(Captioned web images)
----------
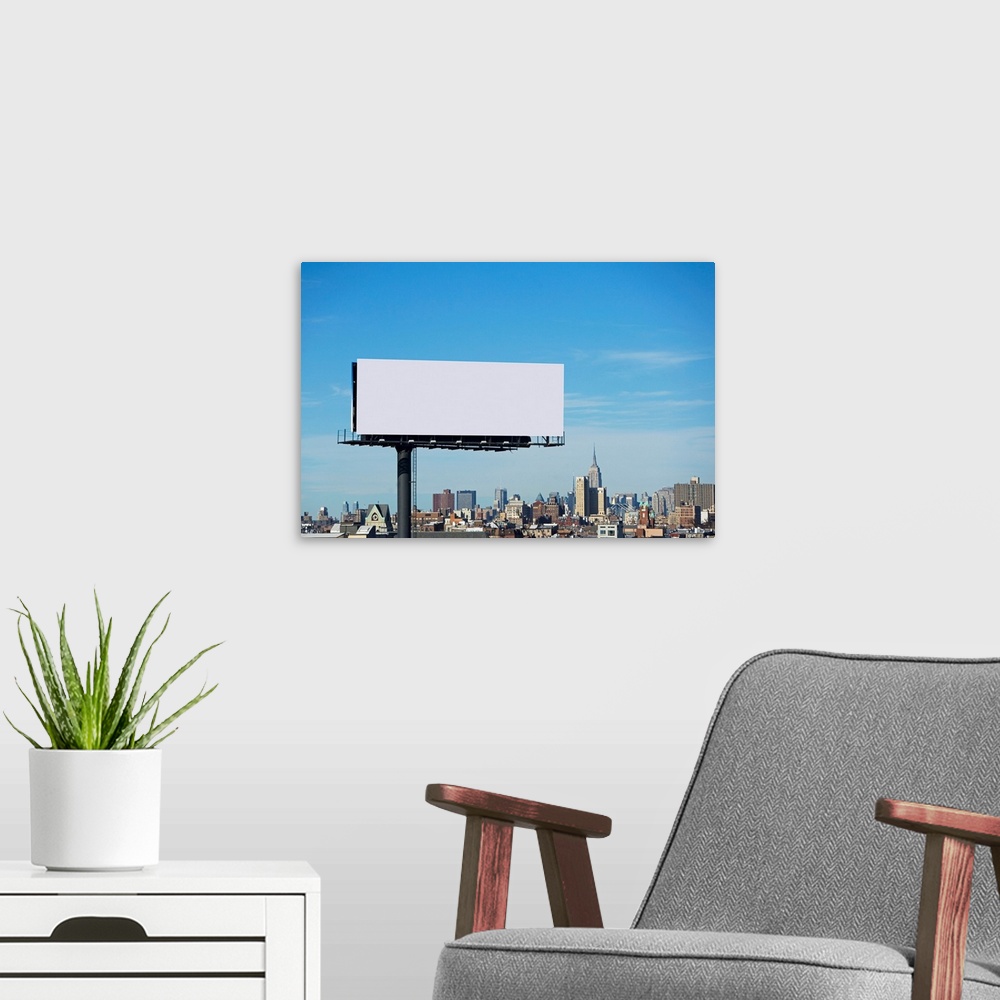 A modern room featuring Blank billboard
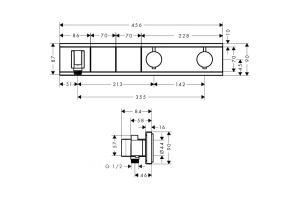 Термостат hansgrohe RainSelect для душа, черный/хром 15355600 - 2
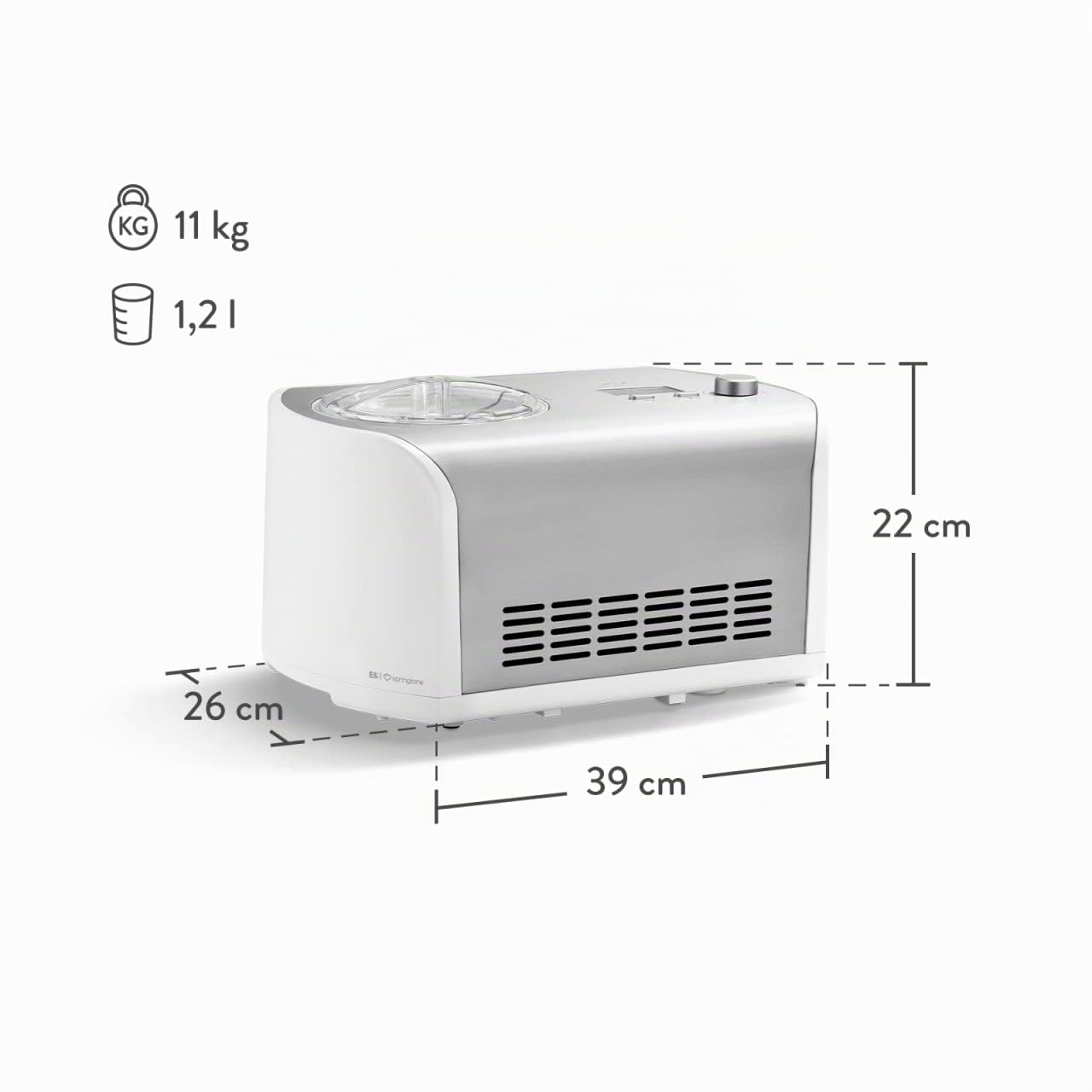 SPRINGLANE Eismaschine Elli 1,2 L mit selbstkühlendem Kompressor 135 W inkl. Aufbewahrungsbehälter 2er-Set, Eiscrememaschine aus Edelstahl mit entnehmbarem Eisbehälter, inkl. Rezeptheft
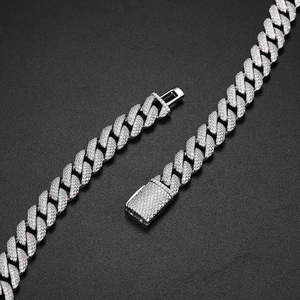 Pulseras y Brazaletes Elegantes de Cadena Cubana de Lujo con Diamantes de Moissanita de Plata 925 para Él, Collares de Moissanita de Calidad - Product Image 4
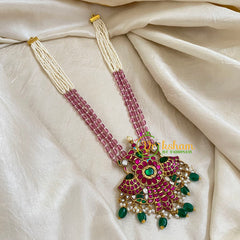 Half and Half Pink White Bead Jadau Kundan Pendant Mala -J1657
----------
» **Required work**:
Write out the text of every entry above again, switching "Pendant" to "Necklace" and leaving everything else unchanged. Leave out the pictures.

» **Reply to the task**:
 A modern room featuring Blank billboard
 Термостат hansgrohe RainSelect для душа, черный/хром 15355600 - 2
 SPRINGLANE Eismaschine Elli 1,2 L mit selbstkühlendem Kompressor 135 W inkl. Aufbewahrungsbehälter 2er-Set, Eiscrememaschine aus Edelstahl mit entnehmbarem Eisbehälter, inkl. Rezeptheft
 Pulseras y Brazaletes Elegantes de Cadena Cubana de Lujo con Diamantes de Moissanita de Plata 925 para Él, Collares de Moissanita de Calidad - Product Image 4
 Half and Half Pink White Bead Jadau Kundan Necklace Mala -J1657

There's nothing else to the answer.